* _EXERCICE 1_:
Selon l'extrait sur la ceinture de Van Allen :
(a) Depuis combien d'années l'armée n'a-t-elle pu faire claquer aucun de ses pétards ?
(b) Qu'est-ce que les Russes ont lancé avant les Américains ?
(c) Que pourrait éventuellement brouiller une telle détonation ?
* _EXERCICE 2_: Dans l'extrait sur la ceinture de Van Allen, recopiez le passage compris entre « A leur décharge, il » et « radiations vers l’ennemi. », inclus, en remplaçant « radars » par « transmissions ».

Mais vous et moi ne sommes pas des stratèges de l’armée américaine vivant dans l’appréhension permanente de la menace rouge. Et équipés par ailleurs des plus gros pétards jamais conçus par l’humanité, mais n’ayant pas pu en faire claquer un seul depuis 15 ans. Par conséquent, la réaction de l’armée est un peu plus expansive :

« Et si on y faisait exploser une ogive nucléaire, dans votre ceinture ? »

A leur décharge, il ne s’agit pas que de faire joujou. Le Pentagone craint que les Russes le fassent déjà (après tout ils ont lancé des satellites avant les Américains), et imagine qu’une telle détonation, en libérant d’importantes quantités de particules énergétiques, pourrait éventuellement brouiller les radars et, par exemple, dissimuler l’arrivée d’un missile. Voire il se demande si une détonation nucléaire dans la ceinture de Van Allen ne pourrait pas permettre de diriger un flux de radiations vers l’ennemi.

* _DONNÉES ENREGISTRÉES_:
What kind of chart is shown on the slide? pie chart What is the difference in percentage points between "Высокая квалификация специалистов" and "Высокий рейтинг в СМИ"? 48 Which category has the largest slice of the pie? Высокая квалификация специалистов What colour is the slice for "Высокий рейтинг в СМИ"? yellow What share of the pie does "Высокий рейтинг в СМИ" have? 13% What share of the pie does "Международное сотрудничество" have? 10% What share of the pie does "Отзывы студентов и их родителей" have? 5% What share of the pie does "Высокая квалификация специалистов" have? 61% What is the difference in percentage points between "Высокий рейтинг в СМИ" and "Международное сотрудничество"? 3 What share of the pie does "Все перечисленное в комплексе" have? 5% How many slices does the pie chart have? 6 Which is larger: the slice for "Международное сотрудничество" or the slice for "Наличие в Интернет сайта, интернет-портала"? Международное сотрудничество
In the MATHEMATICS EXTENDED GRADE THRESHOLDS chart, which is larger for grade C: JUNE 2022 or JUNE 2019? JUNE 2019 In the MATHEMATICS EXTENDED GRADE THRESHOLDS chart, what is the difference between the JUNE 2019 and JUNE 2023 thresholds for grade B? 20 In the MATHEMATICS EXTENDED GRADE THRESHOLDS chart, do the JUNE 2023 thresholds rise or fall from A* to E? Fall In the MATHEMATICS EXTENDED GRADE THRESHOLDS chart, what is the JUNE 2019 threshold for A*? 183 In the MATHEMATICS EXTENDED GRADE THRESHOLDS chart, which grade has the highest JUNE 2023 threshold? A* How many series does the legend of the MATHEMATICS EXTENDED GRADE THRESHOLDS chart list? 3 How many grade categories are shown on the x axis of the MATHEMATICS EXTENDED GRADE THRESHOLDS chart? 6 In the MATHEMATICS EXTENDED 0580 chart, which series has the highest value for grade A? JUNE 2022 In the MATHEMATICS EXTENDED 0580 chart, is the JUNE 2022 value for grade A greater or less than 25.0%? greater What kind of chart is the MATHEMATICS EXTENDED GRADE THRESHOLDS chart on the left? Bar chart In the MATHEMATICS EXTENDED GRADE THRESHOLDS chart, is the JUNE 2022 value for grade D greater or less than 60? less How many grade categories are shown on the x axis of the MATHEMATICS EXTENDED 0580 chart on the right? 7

* _ZONE DE RÉPONSE 1_:
(a) Depuis 15 ans.
(b) Des satellites.
(c) Les radars.

* _ZONE DE RÉPONSE 2_:
A leur décharge, il ne s’agit pas que de faire joujou. Le Pentagone craint que les Russes le fassent déjà (après tout ils ont lancé des satellites avant les Américains), et imagine qu’une telle détonation, en libérant d’importantes quantités de particules énergétiques, pourrait éventuellement brouiller les transmissions et, par exemple, dissimuler l’arrivée d’un missile. Voire il se demande si une détonation nucléaire dans la ceinture de Van Allen ne pourrait pas permettre de diriger un flux de radiations vers l’ennemi.